# List of tasks:
[a] Answer these questions about the pear wood thread below:
(i) Which meat does low&slow like best with pear wood?
(ii) How much did deejaydebi pay for the roughly 10 pounds of wood?
(iii) Which two woods does smokeydobee prefer over pear?
[b] Please reproduce the pear wood thread below from "Pear is nice, mild" up to and including "they where awsome.".

# Document:
- - -

# pear wood?



## smoke_it_up (Oct 9, 2007)

has anyone ever tried pear wood. i work w/ a guy that has two trees that have stopped produceing and it being a fruit tree thought i might get some wood when he cuts them down but was wondering if it leaves a good taste and what kind of meats it might be best to smoke w/ it.

thanks for any advice and input


----------



## Deer Meat (Oct 9, 2007)

I have never used it myself, but I don't see why you couldn't. I bet it would go great with chicken or pork.


----------



## low&slow (Oct 9, 2007)

I use a lot of pear wood. It works great on just about everything. It is a nice subtle smoke flavor. I like it best with chicken.


----------



## walking dude (Oct 9, 2007)

never have tried it.......but i know abunch of folks here who like using fruit woods........i know from reading posts here......it will give a milder flavor......

but others will be along who has more info for you..........


d8de


----------



## deejaydebi (Oct 9, 2007)

Pear is nice, mild and not real sweet. Grab that tree!


----------



## smoke_it_up (Oct 9, 2007)

sweet that sounds good thank for the input. thought it might be good to use just wasnt sure how it would taste and havent heard alot about it in here, sure heres a post or thread about it somewhere in here. debi did you see the q-view i finally got up w/ the burgers last night they where awsome.


----------



## walking dude (Oct 9, 2007)

are these trees dead......or just not producing.........?
won't this wood have to be cured debi?

not cured........seasoned............


d8de


----------



## smoke_it_up (Oct 10, 2007)

he tld me that they don't produce anymore but every yr it does produce a few small pears but they dont mature has bees liveing in them and still leaf out somewhat but his wifey want some apple trees and to get rid o the pear so i thought i would take some of the ood off his hands for my hopefully sb i get for christmas if all goes well


----------



## deejaydebi (Oct 10, 2007)

NO I didn't see the Qview. I'll go find it. If you like hickory thisk of pear as half stength but sweeter. I have three pears I prune twice a year and still don't get enough. I just paid $25 plus shipping to get more and it was like 10 pounds worth.


----------



## smokeydobee (Oct 10, 2007)

I have been using pearwood this summer and it is not my favorite I dont think. I like apple and cherry, the pear seems to have a little more of a bitter flavor to me. I have a question regarding all wood used in smoking... I hope this is ok answering and asking too... I have switched to using a chimney of charcoal to start the fire and then using splits the rest of the way through... as some have said to me earlier on... however when using this method , the smoke flavor is seeming to get too intense on the outside and not getting enough smoke onto the inside if that makes sense..  in other words the smoke flavor is mainly on the first quarter in thick of the meat and then it just cooks in side . I have had smoked fish and meat that seems to have smoke flavor deep into the meat. any pointers? Thanks!


----------



## deejaydebi (Oct 12, 2007)

Maybe your not burning hot enough? Is it like to much smoke but not enough flavor?


----------

- - -

(Scene question entries)

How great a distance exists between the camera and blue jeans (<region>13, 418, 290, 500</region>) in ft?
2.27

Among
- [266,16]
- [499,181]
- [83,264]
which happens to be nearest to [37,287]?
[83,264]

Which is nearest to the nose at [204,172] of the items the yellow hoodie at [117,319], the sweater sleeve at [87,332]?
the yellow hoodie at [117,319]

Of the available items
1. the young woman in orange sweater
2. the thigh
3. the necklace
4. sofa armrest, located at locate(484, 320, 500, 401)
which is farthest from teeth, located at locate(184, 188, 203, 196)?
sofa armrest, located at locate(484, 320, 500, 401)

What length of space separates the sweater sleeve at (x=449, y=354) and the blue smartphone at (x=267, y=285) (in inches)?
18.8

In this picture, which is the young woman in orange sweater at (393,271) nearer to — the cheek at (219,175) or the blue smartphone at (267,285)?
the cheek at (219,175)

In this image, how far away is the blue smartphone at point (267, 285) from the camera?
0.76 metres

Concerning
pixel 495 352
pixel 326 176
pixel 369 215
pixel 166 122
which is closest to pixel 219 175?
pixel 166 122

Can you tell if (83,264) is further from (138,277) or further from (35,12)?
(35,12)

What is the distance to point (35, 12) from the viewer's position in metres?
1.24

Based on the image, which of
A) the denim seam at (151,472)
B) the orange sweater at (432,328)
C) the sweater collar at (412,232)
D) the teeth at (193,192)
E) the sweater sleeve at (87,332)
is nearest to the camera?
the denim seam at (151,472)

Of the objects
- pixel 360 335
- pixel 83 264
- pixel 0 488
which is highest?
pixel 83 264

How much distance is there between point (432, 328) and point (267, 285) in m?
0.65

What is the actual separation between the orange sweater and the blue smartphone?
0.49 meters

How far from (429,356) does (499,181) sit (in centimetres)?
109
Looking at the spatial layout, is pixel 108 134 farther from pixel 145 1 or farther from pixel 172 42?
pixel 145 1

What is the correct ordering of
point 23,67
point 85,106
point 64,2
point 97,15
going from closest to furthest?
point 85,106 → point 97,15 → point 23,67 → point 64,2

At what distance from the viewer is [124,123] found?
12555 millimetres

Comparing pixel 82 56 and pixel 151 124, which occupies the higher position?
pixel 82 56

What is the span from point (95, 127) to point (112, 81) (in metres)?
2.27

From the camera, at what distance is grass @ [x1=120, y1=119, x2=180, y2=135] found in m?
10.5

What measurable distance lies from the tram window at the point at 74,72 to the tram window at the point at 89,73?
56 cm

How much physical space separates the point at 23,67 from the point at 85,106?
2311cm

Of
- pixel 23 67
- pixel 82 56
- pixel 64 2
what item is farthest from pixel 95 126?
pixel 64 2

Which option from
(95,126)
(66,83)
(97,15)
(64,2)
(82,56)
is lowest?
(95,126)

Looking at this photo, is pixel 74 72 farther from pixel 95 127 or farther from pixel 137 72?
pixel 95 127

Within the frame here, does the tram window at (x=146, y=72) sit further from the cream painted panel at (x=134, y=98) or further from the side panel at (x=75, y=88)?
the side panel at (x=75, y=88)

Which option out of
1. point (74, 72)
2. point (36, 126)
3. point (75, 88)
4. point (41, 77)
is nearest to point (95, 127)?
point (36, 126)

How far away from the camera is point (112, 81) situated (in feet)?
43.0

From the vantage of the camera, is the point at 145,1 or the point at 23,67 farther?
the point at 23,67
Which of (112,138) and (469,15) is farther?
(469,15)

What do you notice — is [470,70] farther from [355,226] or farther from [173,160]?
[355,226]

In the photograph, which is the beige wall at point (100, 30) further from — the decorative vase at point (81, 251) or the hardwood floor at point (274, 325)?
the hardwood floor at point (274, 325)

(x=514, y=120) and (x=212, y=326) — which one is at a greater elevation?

- - -

# Outputs by task:
[a]
(i) Chicken
(ii) $25 plus shipping
(iii) Apple and cherry

[b]
Pear is nice, mild and not real sweet. Grab that tree!


----------



## smoke_it_up (Oct 9, 2007)

sweet that sounds good thank for the input. thought it might be good to use just wasnt sure how it would taste and havent heard alot about it in here, sure heres a post or thread about it somewhere in here. debi did you see the q-view i finally got up w/ the burgers last night they where awsome.